## THE REQUEST
Update the listing below so that "stepping stone" reads "garden stone" wherever it appears, leaving every other word unchanged.

## RECORDS SUPPLIED
^^^^^^^^

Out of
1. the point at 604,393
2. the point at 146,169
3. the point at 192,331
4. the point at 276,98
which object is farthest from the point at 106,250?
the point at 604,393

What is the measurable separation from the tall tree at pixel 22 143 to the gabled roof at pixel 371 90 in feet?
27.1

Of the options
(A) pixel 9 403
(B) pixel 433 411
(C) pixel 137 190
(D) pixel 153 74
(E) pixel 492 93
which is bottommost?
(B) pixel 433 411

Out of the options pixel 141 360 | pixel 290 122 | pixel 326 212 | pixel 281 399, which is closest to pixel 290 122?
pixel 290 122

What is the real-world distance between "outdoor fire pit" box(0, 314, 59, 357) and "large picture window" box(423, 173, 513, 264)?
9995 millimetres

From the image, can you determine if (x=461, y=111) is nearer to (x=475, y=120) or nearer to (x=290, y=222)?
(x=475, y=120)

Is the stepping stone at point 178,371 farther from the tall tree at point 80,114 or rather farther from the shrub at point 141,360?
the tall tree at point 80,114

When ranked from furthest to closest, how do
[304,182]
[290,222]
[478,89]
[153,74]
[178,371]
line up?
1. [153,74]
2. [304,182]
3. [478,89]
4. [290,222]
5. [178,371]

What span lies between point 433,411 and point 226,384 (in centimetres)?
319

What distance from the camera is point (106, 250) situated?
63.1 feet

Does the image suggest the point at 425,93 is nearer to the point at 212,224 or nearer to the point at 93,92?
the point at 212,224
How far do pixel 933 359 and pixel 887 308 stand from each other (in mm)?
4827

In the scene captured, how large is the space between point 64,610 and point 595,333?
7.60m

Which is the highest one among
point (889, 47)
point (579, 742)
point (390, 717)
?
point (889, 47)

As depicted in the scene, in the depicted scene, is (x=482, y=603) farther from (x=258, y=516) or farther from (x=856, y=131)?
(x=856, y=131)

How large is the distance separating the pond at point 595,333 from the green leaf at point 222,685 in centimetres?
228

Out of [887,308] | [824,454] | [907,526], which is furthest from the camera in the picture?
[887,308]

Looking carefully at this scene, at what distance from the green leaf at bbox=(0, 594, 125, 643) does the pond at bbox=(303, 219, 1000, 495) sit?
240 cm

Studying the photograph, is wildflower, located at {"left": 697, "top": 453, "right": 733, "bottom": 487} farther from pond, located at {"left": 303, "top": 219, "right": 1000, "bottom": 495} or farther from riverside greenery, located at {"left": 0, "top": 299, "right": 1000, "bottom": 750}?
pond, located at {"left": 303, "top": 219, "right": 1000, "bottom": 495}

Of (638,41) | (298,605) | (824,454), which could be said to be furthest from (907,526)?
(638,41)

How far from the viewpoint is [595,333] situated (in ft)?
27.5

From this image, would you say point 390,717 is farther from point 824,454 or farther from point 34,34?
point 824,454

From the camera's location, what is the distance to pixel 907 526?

^^^^^^^^

## SOLUTION
Out of
1. the point at 604,393
2. the point at 146,169
3. the point at 192,331
4. the point at 276,98
which object is farthest from the point at 106,250?
the point at 604,393

What is the measurable separation from the tall tree at pixel 22 143 to the gabled roof at pixel 371 90 in feet?
27.1

Of the options
(A) pixel 9 403
(B) pixel 433 411
(C) pixel 137 190
(D) pixel 153 74
(E) pixel 492 93
which is bottommost?
(B) pixel 433 411

Out of the options pixel 141 360 | pixel 290 122 | pixel 326 212 | pixel 281 399, which is closest to pixel 290 122?
pixel 290 122

What is the real-world distance between "outdoor fire pit" box(0, 314, 59, 357) and "large picture window" box(423, 173, 513, 264)?
9995 millimetres

From the image, can you determine if (x=461, y=111) is nearer to (x=475, y=120) or nearer to (x=290, y=222)?
(x=475, y=120)

Is the garden stone at point 178,371 farther from the tall tree at point 80,114 or rather farther from the shrub at point 141,360?
the tall tree at point 80,114

When ranked from furthest to closest, how do
[304,182]
[290,222]
[478,89]
[153,74]
[178,371]
line up?
1. [153,74]
2. [304,182]
3. [478,89]
4. [290,222]
5. [178,371]

What span lies between point 433,411 and point 226,384 (in centimetres)?
319

What distance from the camera is point (106, 250) situated?
63.1 feet

Does the image suggest the point at 425,93 is nearer to the point at 212,224 or nearer to the point at 93,92?
the point at 212,224
How far do pixel 933 359 and pixel 887 308 stand from each other (in mm)?
4827

In the scene captured, how large is the space between point 64,610 and point 595,333?
7.60m

Which is the highest one among
point (889, 47)
point (579, 742)
point (390, 717)
?
point (889, 47)

As depicted in the scene, in the depicted scene, is (x=482, y=603) farther from (x=258, y=516) or farther from (x=856, y=131)?
(x=856, y=131)

How large is the distance separating the pond at point 595,333 from the green leaf at point 222,685 in centimetres?
228

Out of [887,308] | [824,454] | [907,526], which is furthest from the camera in the picture?
[887,308]

Looking carefully at this scene, at what distance from the green leaf at bbox=(0, 594, 125, 643) does the pond at bbox=(303, 219, 1000, 495) sit?
240 cm

Studying the photograph, is wildflower, located at {"left": 697, "top": 453, "right": 733, "bottom": 487} farther from pond, located at {"left": 303, "top": 219, "right": 1000, "bottom": 495} or farther from riverside greenery, located at {"left": 0, "top": 299, "right": 1000, "bottom": 750}?
pond, located at {"left": 303, "top": 219, "right": 1000, "bottom": 495}

Of (638,41) | (298,605) | (824,454), which could be said to be furthest from (907,526)?
(638,41)

How far from the viewpoint is [595,333] situated (in ft)?
27.5

From this image, would you say point 390,717 is farther from point 824,454 or farther from point 34,34?
point 824,454

From the camera's location, what is the distance to pixel 907 526?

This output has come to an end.